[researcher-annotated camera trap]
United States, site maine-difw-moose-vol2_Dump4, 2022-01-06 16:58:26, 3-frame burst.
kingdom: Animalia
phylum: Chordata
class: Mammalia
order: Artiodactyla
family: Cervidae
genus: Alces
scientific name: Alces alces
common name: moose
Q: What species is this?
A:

·····

(Exercise)
Would you return exactly, and only, the lines beginning at the one with "phylum: Chordata" and ending at the last line of the listing?

(Exercise answer)
phylum: Chordata
class: Mammalia
order: Artiodactyla
family: Cervidae
genus: Alces
scientific name: Alces alces
common name: moose
Q: What species is this?
A:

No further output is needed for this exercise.